Musée d’art et d’histoire, Genève
Genève, MAH : Akhénation et Néfertiti

L’exposition présentée par le Musée d’art et d’histoire de Genève s’interroge sur les rapports entre pouvoir, art et religion.

Article mis en ligne le décembre 2008
dernière modification le 4 février 2009

par Françoise-Hélène BROU

En partenariat avec le Palazzo Bricherasio de Turin, le Musée d’art et d’histoire de Genève présente une exposition consacrée aux récentes découvertes archéologiques sur le règne d’Amenhotep IV, pharaon révolutionnaire dans lequel certains voient une sorte de prophète.

Dès sa quatrième année de règne, il prend le nom d’Akhénaton, bouleverse les traditions religieuses, artistiques et décide la création d’une nouvelle capitale dans un lieu vierge de Moyenne Egypte qu’il nomme Akhétaton, aujourd’hui la moderne Amarna.

Nouvelle esthétique
Les historiens commencent à découvrir le contexte dans lequel Aménothep IV marque sa « rupture », vers 1350 avant J.-C. Le jeune roi, fils de la reine Tiyi et du roi Amenhotep III, entreprend sa réforme religieuse en privilégiant le culte solaire d’Aton, un dieu mineur personnifiant le disque solaire dont l’existence est attestée dès le Moyen Empire. Certains érudits voient dans ce culte exclusif une ébauche du monothéisme, car effectivement les nouvelles pratiques religieuses entraînent une perte d’influence des dieux du panthéon traditionnel, ce qui vaudra au roi d’être surnommé « le pharaon hérétique ».
Sur le plan artistique, et en rapport avec la réforme religieuse, son règne voit aussi l’émergence d’une nouvelle esthétique. L’imagerie royale rompt avec la tradition pour représenter dorénavant le pharaon et sa famille dans leur intimité. L’épouse principale du roi, Néfertiti, bénéficie également d’un traitement particulier, ainsi les images du couple royal forment-elles avec Aton une triade divine adorée dans les demeures des hauts dignitaires. Le dieu Aton est représenté par un soleil aux rayons terminés par des mains, l’image du roi qui ne se rattache à aucun modèle préexistant est un mélange de naturalisme et de symbolisme, montrant un personnage à la face émaciée et allongée, au ventre proéminent, aux hanches larges et aux cuisses épaisses.

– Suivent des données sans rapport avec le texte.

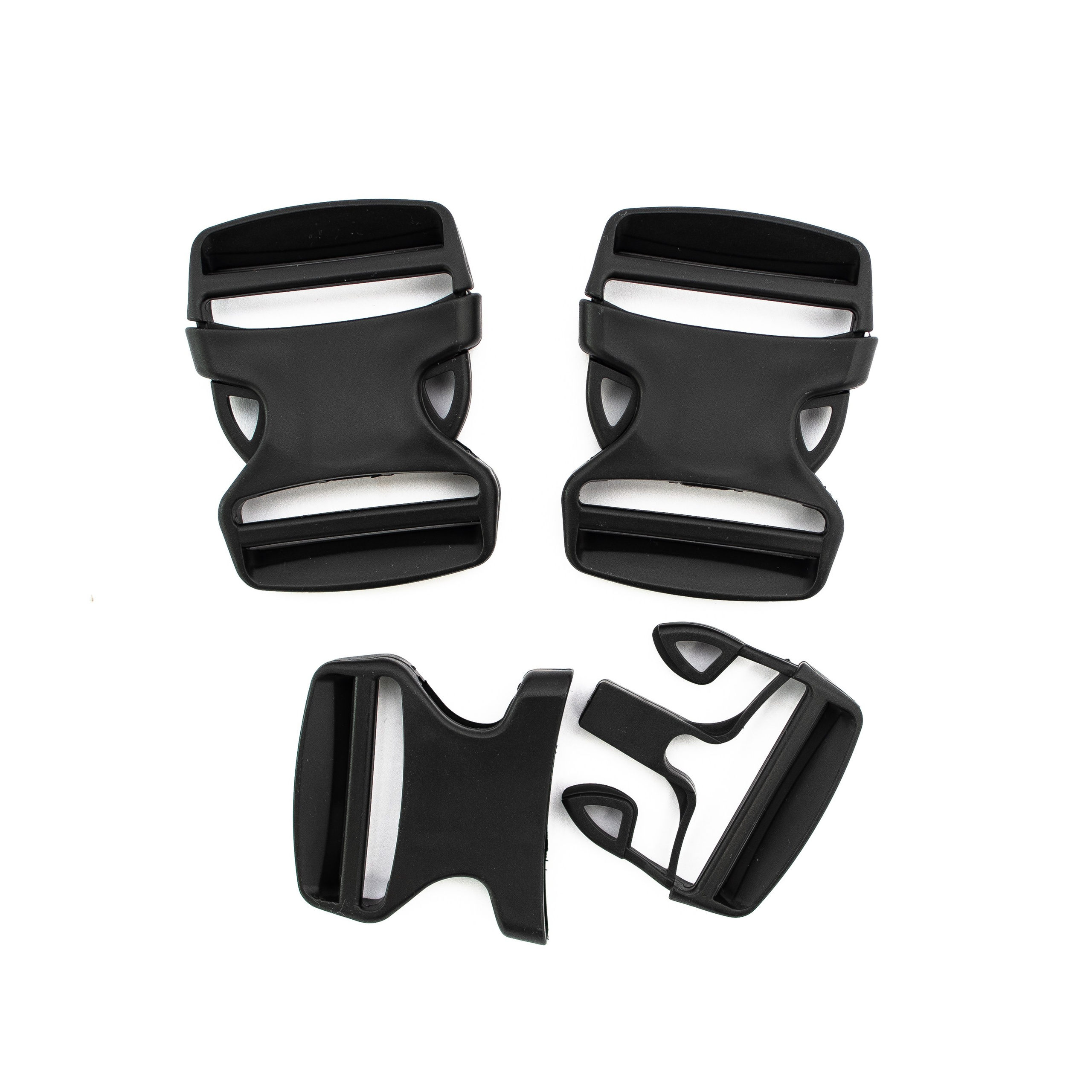 Отзывы. Ирина Гонтарева|Фотограф|Белгород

Aux alentours de 1360 avant J.-C, la cour et l’administration royales quittent Thèbes et déménagent pour une nouvelle résidence nommée Akhétaton (L’horizon d’Aton). La ville située entre Thèbes et Memphis est conçue selon des principes architecturaux et urbanistiques résolument nouveaux ; les temples, dédiés au dieu unique Aton, sont construits à ciel ouvert pour permettre aux rayons du soleil d’y pénétrer. La cité sera la capitale de l’empire égyptien et le centre de toute la vie intellectuelle et institutionnelle pendant un quart de siècle. Puis elle sera laissée à l’abandon et démantelée par les successeurs d’Akhénaton. Considéré comme une parenthèse néfaste dans l’historiographie officielle, le nom même du pharaon disparaîtra des chroniques royales. La mort d’Akhénaton est entourée de mystère ; on ne sait ni quand, ni où et comment il décède, sa trace se perd dans les sables après sa dix-septième année de règne.

Investigation
L’exposition du MAH n’a pas la prétention de répondre à toutes les questions, elle s’attache à interroger les rapports entre la nature de l’inspiration religieuse du pharaon et les réalisations artistiques et architecturales que les fouilles archéologiques révèlent progressivement. Une investigation passionnante, tant il est vrai que le personnage d’Akhénaton intrigue et inspire encore nos contemporains, notamment les artistes, comme l’écrivain égyptien Naguib Mahfouz qui en a fait le héros d’un de ses romans, Akhénaton le renégat, ou, dans un autre genre, celui de Philippe Fragione, chanteur très populaire de rap français qui a adopté le nom d’Akhénaton pour pseudonyme artistique. On regrettera pour notre part que l’exposition ne présente aucune pièce vraiment spectaculaire et monumentale du pharaon et de son épouse Néfertiti – pourtant elles ne manquent pas –, ce qui aurait permis d’alimenter visuellement et plastiquement l’intérêt et l’imaginaire du public pour cette figure si fascinante de l’Antiquité égyptienne.

Françoise-Hélène Brou

« Akhénaton et Néfertiti, Soleil et ombres des pharaons, » Musée d’art et d’histoire de Genève.